** Start of Records to process **

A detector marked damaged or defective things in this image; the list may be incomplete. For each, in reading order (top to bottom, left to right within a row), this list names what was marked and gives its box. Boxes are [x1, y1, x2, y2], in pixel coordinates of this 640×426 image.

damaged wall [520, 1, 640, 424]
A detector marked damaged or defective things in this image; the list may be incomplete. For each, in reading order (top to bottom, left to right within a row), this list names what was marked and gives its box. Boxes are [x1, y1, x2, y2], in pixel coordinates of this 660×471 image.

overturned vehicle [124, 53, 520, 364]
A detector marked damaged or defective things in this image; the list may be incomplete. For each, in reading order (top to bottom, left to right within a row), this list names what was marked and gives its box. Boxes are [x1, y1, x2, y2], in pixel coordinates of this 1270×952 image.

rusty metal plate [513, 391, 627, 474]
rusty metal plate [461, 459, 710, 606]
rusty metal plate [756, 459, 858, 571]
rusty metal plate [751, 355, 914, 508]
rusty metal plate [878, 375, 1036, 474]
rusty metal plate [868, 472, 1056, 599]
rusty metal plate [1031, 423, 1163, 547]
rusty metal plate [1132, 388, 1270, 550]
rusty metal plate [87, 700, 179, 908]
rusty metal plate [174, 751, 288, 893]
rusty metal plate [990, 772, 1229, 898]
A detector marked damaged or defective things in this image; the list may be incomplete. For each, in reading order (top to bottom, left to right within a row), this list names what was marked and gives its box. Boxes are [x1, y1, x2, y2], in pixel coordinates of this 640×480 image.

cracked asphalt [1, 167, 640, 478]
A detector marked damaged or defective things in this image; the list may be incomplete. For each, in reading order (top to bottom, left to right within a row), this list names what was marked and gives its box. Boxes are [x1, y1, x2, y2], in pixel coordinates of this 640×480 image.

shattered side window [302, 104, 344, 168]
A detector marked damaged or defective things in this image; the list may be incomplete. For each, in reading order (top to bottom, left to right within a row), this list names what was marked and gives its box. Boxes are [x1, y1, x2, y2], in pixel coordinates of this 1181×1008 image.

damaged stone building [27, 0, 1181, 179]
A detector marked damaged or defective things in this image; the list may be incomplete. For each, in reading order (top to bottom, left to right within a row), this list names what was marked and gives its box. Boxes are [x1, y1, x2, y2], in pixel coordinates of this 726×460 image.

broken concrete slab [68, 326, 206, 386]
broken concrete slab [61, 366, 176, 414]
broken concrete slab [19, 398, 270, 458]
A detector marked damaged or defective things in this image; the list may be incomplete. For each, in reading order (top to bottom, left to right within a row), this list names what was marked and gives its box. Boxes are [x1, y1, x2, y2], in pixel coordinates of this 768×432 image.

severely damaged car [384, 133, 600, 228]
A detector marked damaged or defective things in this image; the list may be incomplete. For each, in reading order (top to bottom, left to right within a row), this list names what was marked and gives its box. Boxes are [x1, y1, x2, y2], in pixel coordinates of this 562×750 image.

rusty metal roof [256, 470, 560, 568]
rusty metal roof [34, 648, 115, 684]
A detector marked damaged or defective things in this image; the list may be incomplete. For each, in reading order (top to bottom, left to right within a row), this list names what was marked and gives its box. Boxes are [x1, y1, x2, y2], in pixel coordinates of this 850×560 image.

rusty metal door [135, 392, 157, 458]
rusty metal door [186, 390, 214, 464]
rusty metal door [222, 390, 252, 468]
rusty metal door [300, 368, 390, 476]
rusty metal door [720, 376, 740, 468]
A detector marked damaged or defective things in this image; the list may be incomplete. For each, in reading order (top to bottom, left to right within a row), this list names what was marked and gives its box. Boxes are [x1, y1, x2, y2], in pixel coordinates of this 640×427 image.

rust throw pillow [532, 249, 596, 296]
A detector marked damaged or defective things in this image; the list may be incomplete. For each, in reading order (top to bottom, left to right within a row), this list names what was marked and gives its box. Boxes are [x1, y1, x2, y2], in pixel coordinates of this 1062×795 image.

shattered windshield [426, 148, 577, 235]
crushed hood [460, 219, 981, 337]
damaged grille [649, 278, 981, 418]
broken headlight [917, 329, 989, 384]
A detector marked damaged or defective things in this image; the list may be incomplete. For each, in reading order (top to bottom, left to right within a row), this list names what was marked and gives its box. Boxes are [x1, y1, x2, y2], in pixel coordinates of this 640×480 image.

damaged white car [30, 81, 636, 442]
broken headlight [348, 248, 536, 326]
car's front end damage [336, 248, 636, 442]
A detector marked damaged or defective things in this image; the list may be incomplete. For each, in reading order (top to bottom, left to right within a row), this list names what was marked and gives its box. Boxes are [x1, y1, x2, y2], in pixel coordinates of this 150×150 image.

** End of Records to process **

## The request
Rewrite all of the data above as a numbered list, one line per item, and leave out the blank lines.

## Response to this exercise
1. A detector marked damaged or defective things in this image; the list may be incomplete. For each, in reading order (top to bottom, left to right within a row), this list names what was marked and gives its box. Boxes are [x1, y1, x2, y2], in pixel coordinates of this 640×426 image.
2. damaged wall [520, 1, 640, 424]
3. A detector marked damaged or defective things in this image; the list may be incomplete. For each, in reading order (top to bottom, left to right within a row), this list names what was marked and gives its box. Boxes are [x1, y1, x2, y2], in pixel coordinates of this 660×471 image.
4. overturned vehicle [124, 53, 520, 364]
5. A detector marked damaged or defective things in this image; the list may be incomplete. For each, in reading order (top to bottom, left to right within a row), this list names what was marked and gives its box. Boxes are [x1, y1, x2, y2], in pixel coordinates of this 1270×952 image.
6. rusty metal plate [513, 391, 627, 474]
7. rusty metal plate [461, 459, 710, 606]
8. rusty metal plate [756, 459, 858, 571]
9. rusty metal plate [751, 355, 914, 508]
10. rusty metal plate [878, 375, 1036, 474]
11. rusty metal plate [868, 472, 1056, 599]
12. rusty metal plate [1031, 423, 1163, 547]
13. rusty metal plate [1132, 388, 1270, 550]
14. rusty metal plate [87, 700, 179, 908]
15. rusty metal plate [174, 751, 288, 893]
16. rusty metal plate [990, 772, 1229, 898]
17. A detector marked damaged or defective things in this image; the list may be incomplete. For each, in reading order (top to bottom, left to right within a row), this list names what was marked and gives its box. Boxes are [x1, y1, x2, y2], in pixel coordinates of this 640×480 image.
18. cracked asphalt [1, 167, 640, 478]
19. A detector marked damaged or defective things in this image; the list may be incomplete. For each, in reading order (top to bottom, left to right within a row), this list names what was marked and gives its box. Boxes are [x1, y1, x2, y2], in pixel coordinates of this 640×480 image.
20. shattered side window [302, 104, 344, 168]
21. A detector marked damaged or defective things in this image; the list may be incomplete. For each, in reading order (top to bottom, left to right within a row), this list names what was marked and gives its box. Boxes are [x1, y1, x2, y2], in pixel coordinates of this 1181×1008 image.
22. damaged stone building [27, 0, 1181, 179]
23. A detector marked damaged or defective things in this image; the list may be incomplete. For each, in reading order (top to bottom, left to right within a row), this list names what was marked and gives its box. Boxes are [x1, y1, x2, y2], in pixel coordinates of this 726×460 image.
24. broken concrete slab [68, 326, 206, 386]
25. broken concrete slab [61, 366, 176, 414]
26. broken concrete slab [19, 398, 270, 458]
27. A detector marked damaged or defective things in this image; the list may be incomplete. For each, in reading order (top to bottom, left to right within a row), this list names what was marked and gives its box. Boxes are [x1, y1, x2, y2], in pixel coordinates of this 768×432 image.
28. severely damaged car [384, 133, 600, 228]
29. A detector marked damaged or defective things in this image; the list may be incomplete. For each, in reading order (top to bottom, left to right within a row), this list names what was marked and gives its box. Boxes are [x1, y1, x2, y2], in pixel coordinates of this 562×750 image.
30. rusty metal roof [256, 470, 560, 568]
31. rusty metal roof [34, 648, 115, 684]
32. A detector marked damaged or defective things in this image; the list may be incomplete. For each, in reading order (top to bottom, left to right within a row), this list names what was marked and gives its box. Boxes are [x1, y1, x2, y2], in pixel coordinates of this 850×560 image.
33. rusty metal door [135, 392, 157, 458]
34. rusty metal door [186, 390, 214, 464]
35. rusty metal door [222, 390, 252, 468]
36. rusty metal door [300, 368, 390, 476]
37. rusty metal door [720, 376, 740, 468]
38. A detector marked damaged or defective things in this image; the list may be incomplete. For each, in reading order (top to bottom, left to right within a row), this list names what was marked and gives its box. Boxes are [x1, y1, x2, y2], in pixel coordinates of this 640×427 image.
39. rust throw pillow [532, 249, 596, 296]
40. A detector marked damaged or defective things in this image; the list may be incomplete. For each, in reading order (top to bottom, left to right within a row), this list names what was marked and gives its box. Boxes are [x1, y1, x2, y2], in pixel coordinates of this 1062×795 image.
41. shattered windshield [426, 148, 577, 235]
42. crushed hood [460, 219, 981, 337]
43. damaged grille [649, 278, 981, 418]
44. broken headlight [917, 329, 989, 384]
45. A detector marked damaged or defective things in this image; the list may be incomplete. For each, in reading order (top to bottom, left to right within a row), this list names what was marked and gives its box. Boxes are [x1, y1, x2, y2], in pixel coordinates of this 640×480 image.
46. damaged white car [30, 81, 636, 442]
47. broken headlight [348, 248, 536, 326]
48. car's front end damage [336, 248, 636, 442]
49. A detector marked damaged or defective things in this image; the list may be incomplete. For each, in reading order (top to bottom, left to right within a row), this list names what was marked and gives its box. Boxes are [x1, y1, x2, y2], in pixel coordinates of this 150×150 image.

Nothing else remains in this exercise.